> **What this task involves**
For every entry that follows, return the words exactly and omit any picture.

---- The input

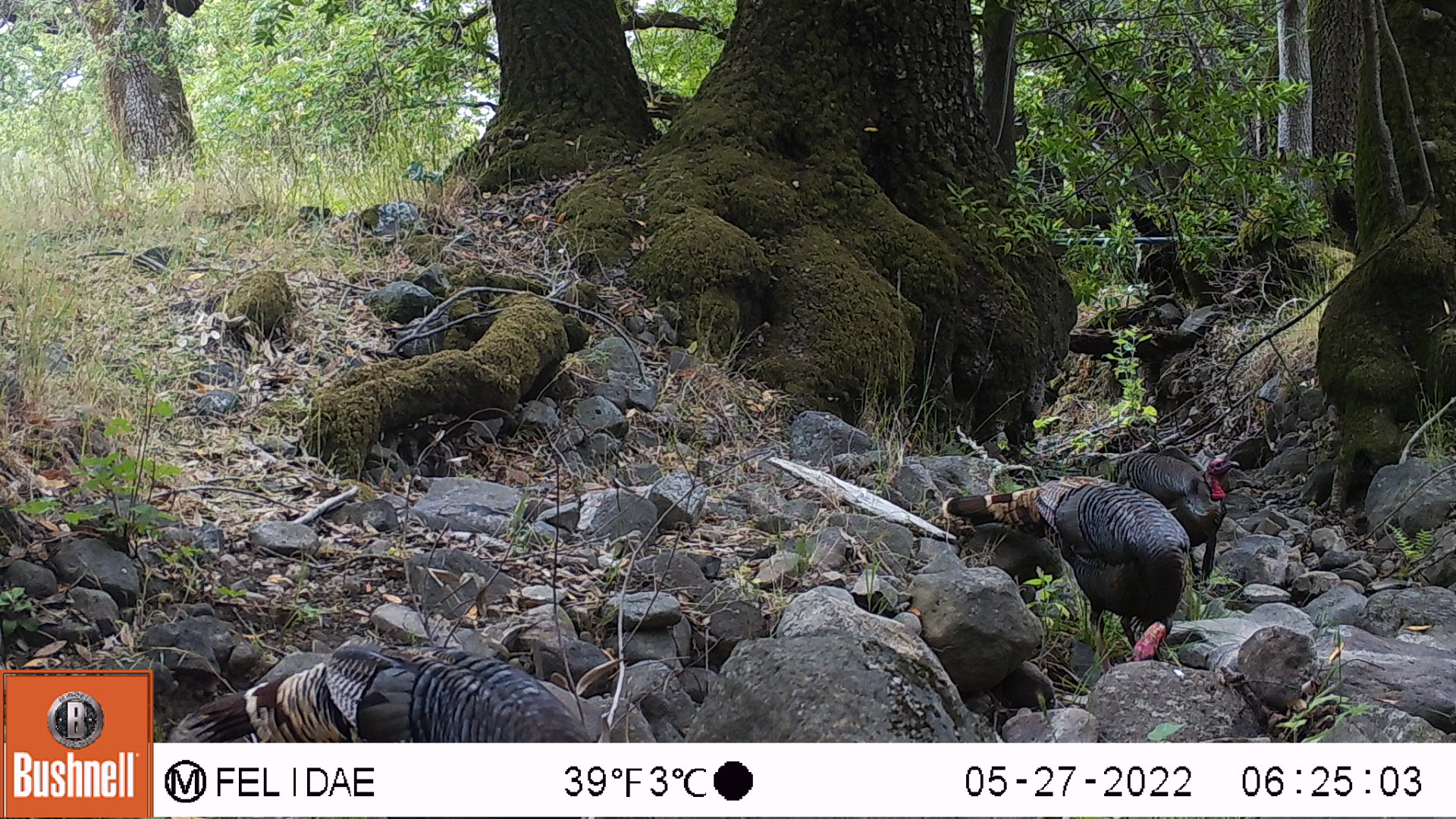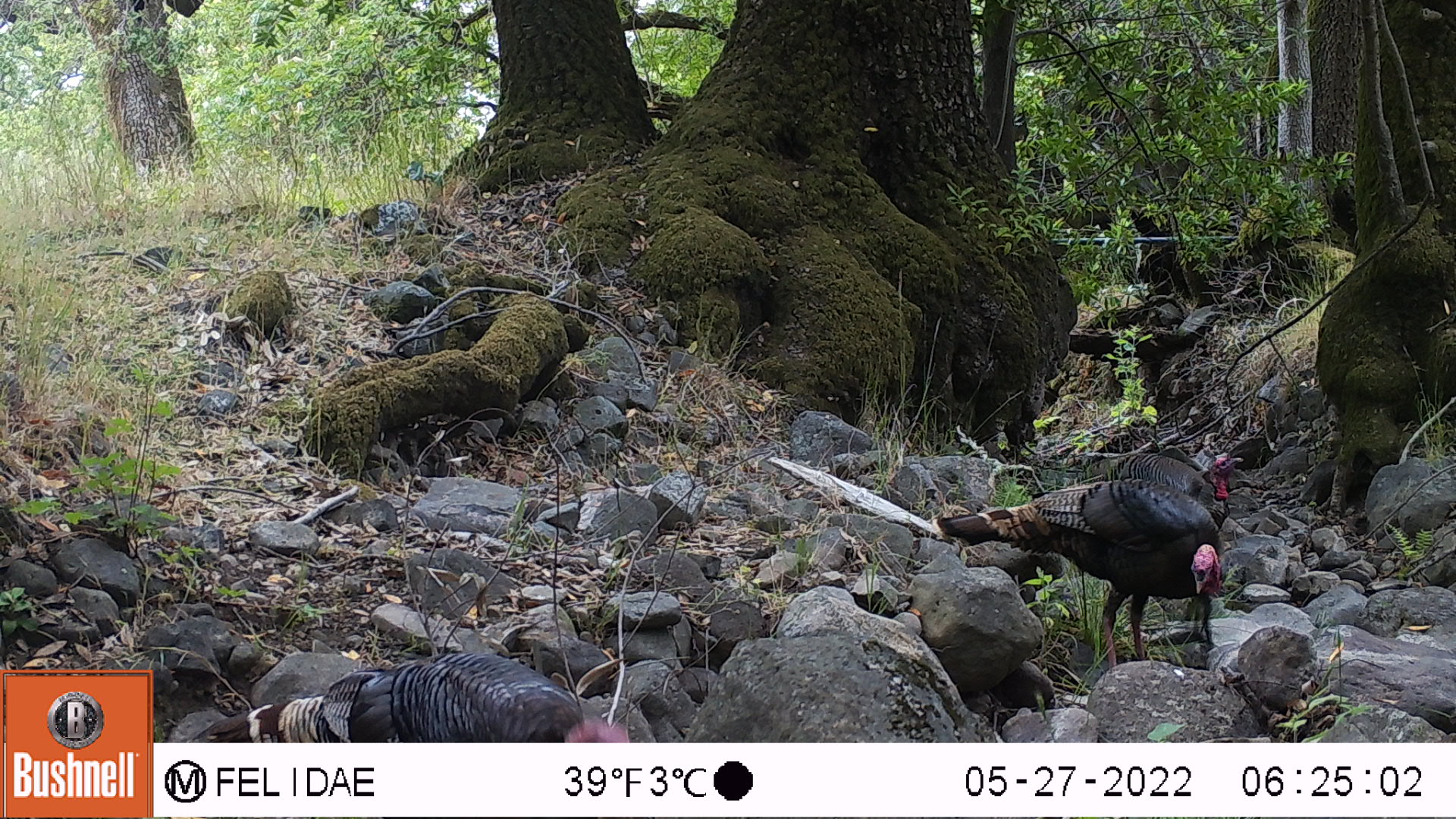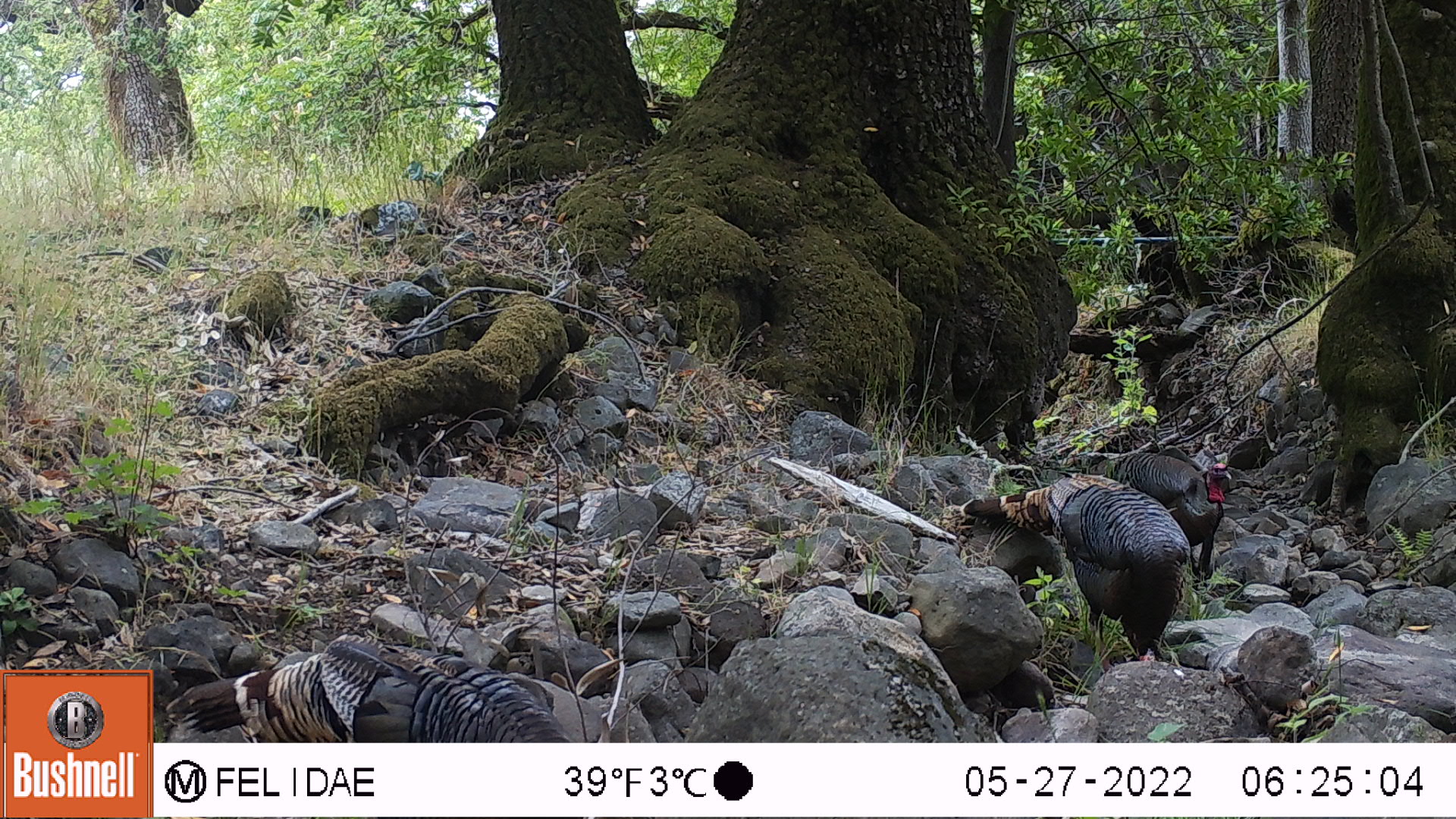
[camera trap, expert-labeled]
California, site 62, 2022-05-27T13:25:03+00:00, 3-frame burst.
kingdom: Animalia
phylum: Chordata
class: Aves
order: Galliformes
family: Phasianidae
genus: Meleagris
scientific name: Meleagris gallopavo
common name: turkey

--------

> **Answer for the task**
[camera trap, expert-labeled]
California, site 62, 2022-05-27T13:25:03+00:00, 3-frame burst.
kingdom: Animalia
phylum: Chordata
class: Aves
order: Galliformes
family: Phasianidae
genus: Meleagris
scientific name: Meleagris gallopavo
common name: turkey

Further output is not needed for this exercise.